The term “hypogonadism” in XXY symptoms is often misinterpreted to mean “small testicles” or “small penis”. In fact, it means decreased testicular hormone/endocrine function. Because of this hypogonadism, patients will often have a low serum testosterone level but high serum follicle-stimulating hormone (FSH) and luteinizing hormone (LH) levels.[11] Despite this misunderstanding of the term, however, it is true that XXY men often also have “microorchidism” (i.e. small testicles).[11]

The more severe end of the spectrum of symptom expression is also associated with an increased risk of germ cell tumors, breast cancer,[12] and osteoporosis,[4] risks shared to varying degrees[13] with females. Additionally, medical literature shows some individual case studies of Klinefelter’s syndrome coexisting with other disorders, such as pulmonary disease, varicose veins, diabetes mellitus, and rheumatoid arthritis, but possible correlations between Klinefelter’s and these other conditions are not well characterized or understood.[citation needed]

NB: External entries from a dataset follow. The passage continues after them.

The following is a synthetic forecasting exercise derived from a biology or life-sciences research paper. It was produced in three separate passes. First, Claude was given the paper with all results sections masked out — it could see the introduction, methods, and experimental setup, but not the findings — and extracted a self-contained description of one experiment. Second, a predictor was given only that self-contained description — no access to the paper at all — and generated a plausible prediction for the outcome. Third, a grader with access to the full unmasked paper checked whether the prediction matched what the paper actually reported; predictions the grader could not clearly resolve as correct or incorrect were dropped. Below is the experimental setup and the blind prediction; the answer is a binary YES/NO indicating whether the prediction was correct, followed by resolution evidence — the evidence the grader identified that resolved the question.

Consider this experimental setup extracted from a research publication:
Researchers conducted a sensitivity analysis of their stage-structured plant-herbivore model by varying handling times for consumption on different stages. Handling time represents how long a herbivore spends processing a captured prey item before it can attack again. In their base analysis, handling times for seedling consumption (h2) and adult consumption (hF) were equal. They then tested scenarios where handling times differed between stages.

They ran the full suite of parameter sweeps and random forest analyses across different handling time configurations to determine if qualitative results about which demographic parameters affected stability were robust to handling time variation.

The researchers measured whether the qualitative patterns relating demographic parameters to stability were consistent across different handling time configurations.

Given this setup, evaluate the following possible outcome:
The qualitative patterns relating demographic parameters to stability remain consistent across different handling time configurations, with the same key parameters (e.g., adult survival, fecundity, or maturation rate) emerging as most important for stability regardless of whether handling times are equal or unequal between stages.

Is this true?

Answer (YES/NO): NO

In contrast to these potentially increased risks, it is currently thought that rare X-linked recessive conditions occur even less frequently in XXY males than in normal XY males, since these conditions are transmitted by genes on the X chromosome, and people with two X chromosomes are typically only carriers rather than affected by these X-linked recessive conditions.

There are many variances within the XXY population, just as in the most common 46,XY population. While it is possible to characterise 47,XXY males with certain body types, that in itself should not be the method of identification as to whether or not someone has 47,XXY. The only reliable method of identification is karyotype testing.

A karyotype is used to confirm the diagnosis. In this procedure, a small blood sample is drawn. White blood cells are then separated from the sample, mixed with tissue culture medium, incubated, and checked for chromosomal abnormalities, such as an extra X chromosome.